A sharp tongue is the only edged tool that grows keener with constant use.
Washington Irving

This quote, at least, makes me chuckle:

He missed an invaluable opportunity to hold his tongue.
Andrew Lang

I had a lot of other things on my mind when I snapped at my family. I wasn’t even upset with them, really, but they didn’t know that.

I hope today is a gentler day.

And I’m wondering: Would it be too schoolteacher-ish if I asked my own kids to raise their hands before they talk to me from now on?

Probably I won’t, but that idea was also rolling around in my mind this morning.




Comments
2 Responses to “On My Mind Today”
  1. Krista says:

    Thanks so much for sharing this blog, Debbie….it was an encouragement to me.
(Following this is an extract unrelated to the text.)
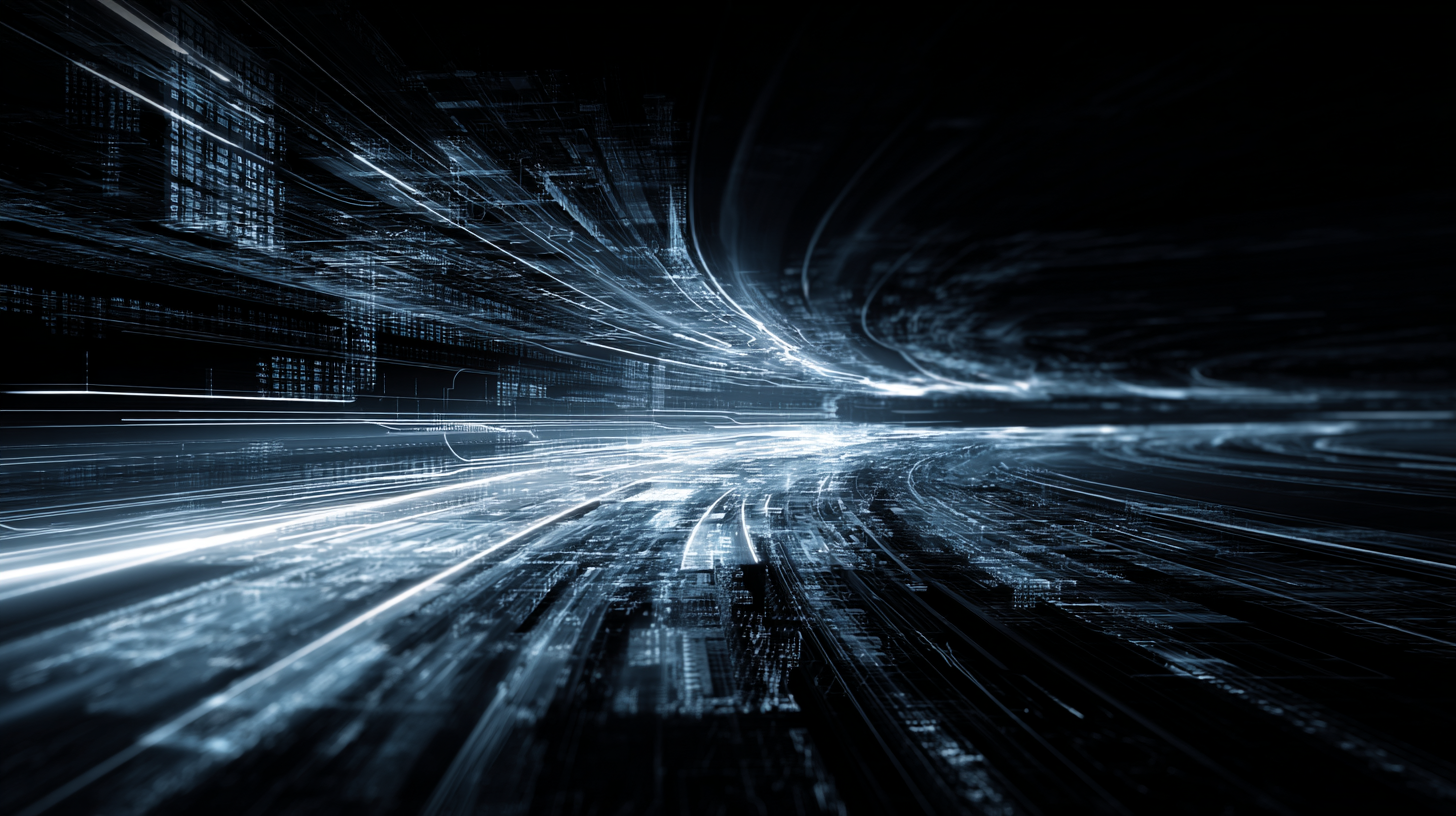 AIO for FinTech projects: how AI interprets complex services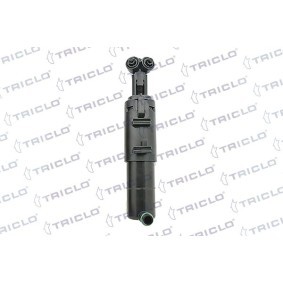 Comprar Eyector lavafaros de TRICLO 190618 a bajo precio de 56,99 €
I’m losing it almost every day with my kids AND husband these days :o( and find myself on my knees asking them and my Father forgiveness….not exactly the kind of daily routine I want to stay in….but good reminder of how desperately I need Grace. Love you, Krista

    • Deborah.J says:

      It’s so hard when there are huge things weighing on us. And having your entire country in turmoil around you has to add just a little bit to the stress levels there! The “life and death” verse was what got me. I want my words to give life to my family, but that’s not always what happens.